REQUIREMENT:
Report how many lines in the items below contain the word "closest", giving only the number.

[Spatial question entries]
★ ★ ★

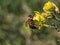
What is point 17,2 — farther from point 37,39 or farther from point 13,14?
point 37,39

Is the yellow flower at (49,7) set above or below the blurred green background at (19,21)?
above

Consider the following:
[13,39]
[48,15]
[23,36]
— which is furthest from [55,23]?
[23,36]

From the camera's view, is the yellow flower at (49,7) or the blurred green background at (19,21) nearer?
the yellow flower at (49,7)

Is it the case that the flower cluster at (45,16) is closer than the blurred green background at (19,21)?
Yes

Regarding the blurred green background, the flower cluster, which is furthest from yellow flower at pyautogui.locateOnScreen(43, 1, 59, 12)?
the blurred green background

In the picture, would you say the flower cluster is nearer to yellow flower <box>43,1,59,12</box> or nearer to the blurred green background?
yellow flower <box>43,1,59,12</box>

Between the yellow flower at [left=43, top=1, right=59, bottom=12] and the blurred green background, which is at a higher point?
the yellow flower at [left=43, top=1, right=59, bottom=12]

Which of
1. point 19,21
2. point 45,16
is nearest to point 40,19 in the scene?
point 45,16

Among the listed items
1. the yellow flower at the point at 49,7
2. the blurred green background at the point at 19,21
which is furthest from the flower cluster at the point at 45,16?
the blurred green background at the point at 19,21

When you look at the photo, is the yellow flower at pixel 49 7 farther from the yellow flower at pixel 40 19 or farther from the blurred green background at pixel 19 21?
the blurred green background at pixel 19 21

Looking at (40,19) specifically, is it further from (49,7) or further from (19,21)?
(19,21)

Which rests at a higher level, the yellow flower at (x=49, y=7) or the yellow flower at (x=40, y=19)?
the yellow flower at (x=49, y=7)
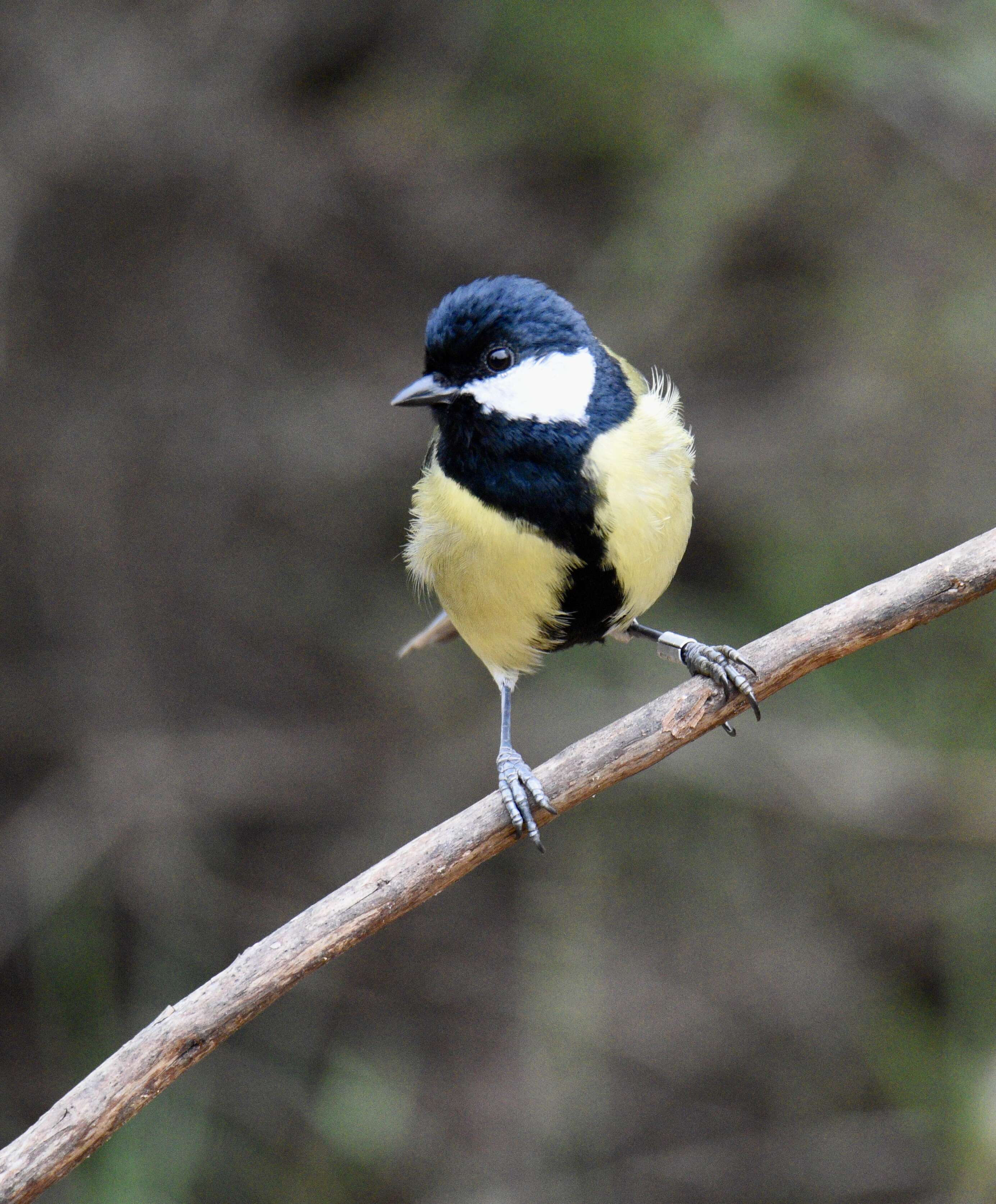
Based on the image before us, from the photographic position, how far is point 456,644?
11.4ft

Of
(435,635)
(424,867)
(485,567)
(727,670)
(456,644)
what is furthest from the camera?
(456,644)

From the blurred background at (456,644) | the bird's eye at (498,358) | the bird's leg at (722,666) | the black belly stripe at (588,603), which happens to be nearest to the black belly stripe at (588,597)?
the black belly stripe at (588,603)

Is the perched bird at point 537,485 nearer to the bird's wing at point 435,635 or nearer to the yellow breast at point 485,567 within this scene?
the yellow breast at point 485,567

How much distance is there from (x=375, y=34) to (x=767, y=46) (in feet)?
3.09

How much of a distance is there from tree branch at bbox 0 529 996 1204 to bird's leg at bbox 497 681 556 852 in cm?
3

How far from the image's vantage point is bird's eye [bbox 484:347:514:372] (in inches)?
74.5

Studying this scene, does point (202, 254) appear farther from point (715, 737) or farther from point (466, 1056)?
point (466, 1056)

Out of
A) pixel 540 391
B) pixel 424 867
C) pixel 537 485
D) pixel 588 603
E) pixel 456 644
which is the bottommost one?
pixel 424 867

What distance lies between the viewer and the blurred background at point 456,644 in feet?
9.37

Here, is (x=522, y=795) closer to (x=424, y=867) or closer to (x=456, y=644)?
(x=424, y=867)

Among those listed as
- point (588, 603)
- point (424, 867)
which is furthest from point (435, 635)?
point (424, 867)

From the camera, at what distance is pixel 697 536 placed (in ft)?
11.1

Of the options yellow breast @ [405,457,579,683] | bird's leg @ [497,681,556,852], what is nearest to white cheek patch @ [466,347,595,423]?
yellow breast @ [405,457,579,683]

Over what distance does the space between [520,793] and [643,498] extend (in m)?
0.49
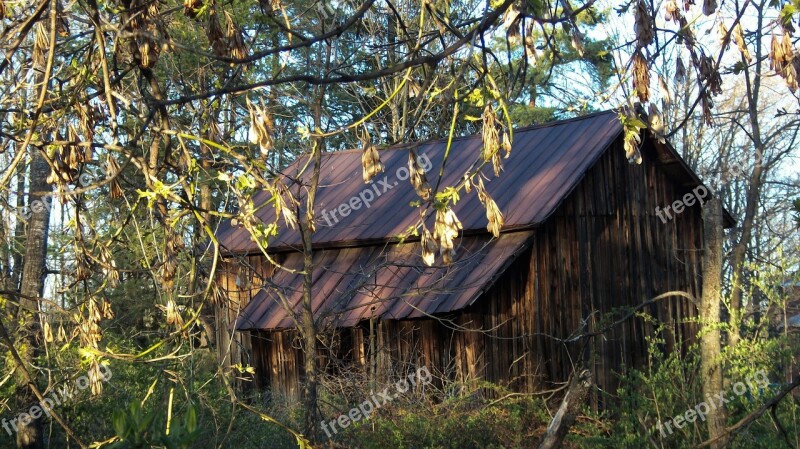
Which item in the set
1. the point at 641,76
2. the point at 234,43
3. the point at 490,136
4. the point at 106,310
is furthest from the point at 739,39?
the point at 106,310

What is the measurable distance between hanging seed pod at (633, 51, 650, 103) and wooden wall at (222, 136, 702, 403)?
901cm

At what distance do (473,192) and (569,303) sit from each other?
2499mm

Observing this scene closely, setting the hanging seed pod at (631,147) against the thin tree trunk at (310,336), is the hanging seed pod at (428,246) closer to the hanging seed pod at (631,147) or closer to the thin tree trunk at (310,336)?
the hanging seed pod at (631,147)

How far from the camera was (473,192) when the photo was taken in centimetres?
1609

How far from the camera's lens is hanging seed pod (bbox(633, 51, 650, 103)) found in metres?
4.41

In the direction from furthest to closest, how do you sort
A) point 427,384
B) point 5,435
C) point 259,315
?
point 259,315 → point 427,384 → point 5,435

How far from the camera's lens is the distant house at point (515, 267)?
1434 cm

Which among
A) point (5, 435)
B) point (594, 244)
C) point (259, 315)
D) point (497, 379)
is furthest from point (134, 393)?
point (594, 244)

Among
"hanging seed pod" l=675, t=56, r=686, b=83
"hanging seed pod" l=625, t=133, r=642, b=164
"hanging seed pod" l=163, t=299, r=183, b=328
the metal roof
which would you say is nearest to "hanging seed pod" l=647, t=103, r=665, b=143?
"hanging seed pod" l=625, t=133, r=642, b=164

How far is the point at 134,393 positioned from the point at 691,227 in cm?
1158

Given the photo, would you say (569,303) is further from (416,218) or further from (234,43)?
(234,43)

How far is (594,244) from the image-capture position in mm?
16250

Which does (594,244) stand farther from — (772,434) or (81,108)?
(81,108)

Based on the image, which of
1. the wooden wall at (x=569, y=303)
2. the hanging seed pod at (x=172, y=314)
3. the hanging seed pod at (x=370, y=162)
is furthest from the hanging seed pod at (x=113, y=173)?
the wooden wall at (x=569, y=303)
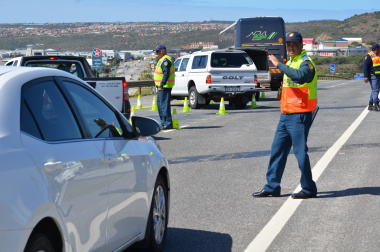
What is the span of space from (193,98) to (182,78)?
1274 mm

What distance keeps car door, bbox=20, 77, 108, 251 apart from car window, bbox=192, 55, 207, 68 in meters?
20.4

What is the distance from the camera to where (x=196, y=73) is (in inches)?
979

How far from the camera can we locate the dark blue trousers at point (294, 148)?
8469 millimetres

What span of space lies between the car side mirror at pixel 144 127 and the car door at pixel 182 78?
65.4 ft

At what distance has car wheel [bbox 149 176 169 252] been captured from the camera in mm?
5764

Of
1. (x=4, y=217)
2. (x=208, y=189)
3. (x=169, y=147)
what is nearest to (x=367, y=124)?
(x=169, y=147)

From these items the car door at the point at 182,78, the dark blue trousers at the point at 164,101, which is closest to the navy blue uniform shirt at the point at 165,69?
the dark blue trousers at the point at 164,101

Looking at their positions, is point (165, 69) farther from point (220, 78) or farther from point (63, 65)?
point (220, 78)

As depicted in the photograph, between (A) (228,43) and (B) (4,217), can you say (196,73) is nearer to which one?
(A) (228,43)

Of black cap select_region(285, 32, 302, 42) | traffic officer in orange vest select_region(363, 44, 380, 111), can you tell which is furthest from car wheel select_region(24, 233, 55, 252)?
traffic officer in orange vest select_region(363, 44, 380, 111)

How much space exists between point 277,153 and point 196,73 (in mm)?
16393

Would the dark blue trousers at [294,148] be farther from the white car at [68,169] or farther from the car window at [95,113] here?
the car window at [95,113]

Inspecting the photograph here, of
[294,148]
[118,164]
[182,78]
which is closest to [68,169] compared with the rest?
[118,164]

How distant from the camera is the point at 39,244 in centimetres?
365
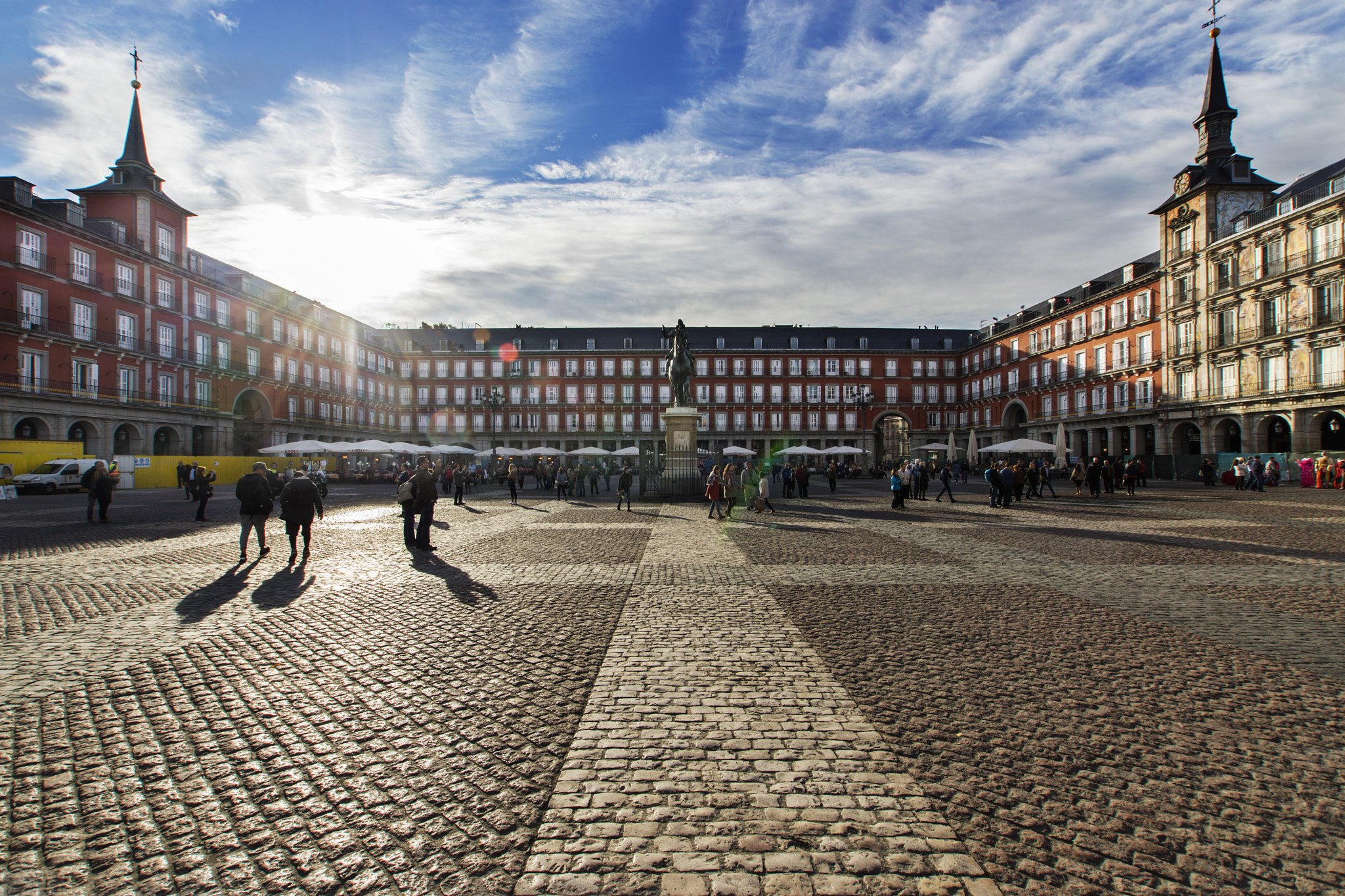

★ ★ ★

ANSWER TO THE TASK:
3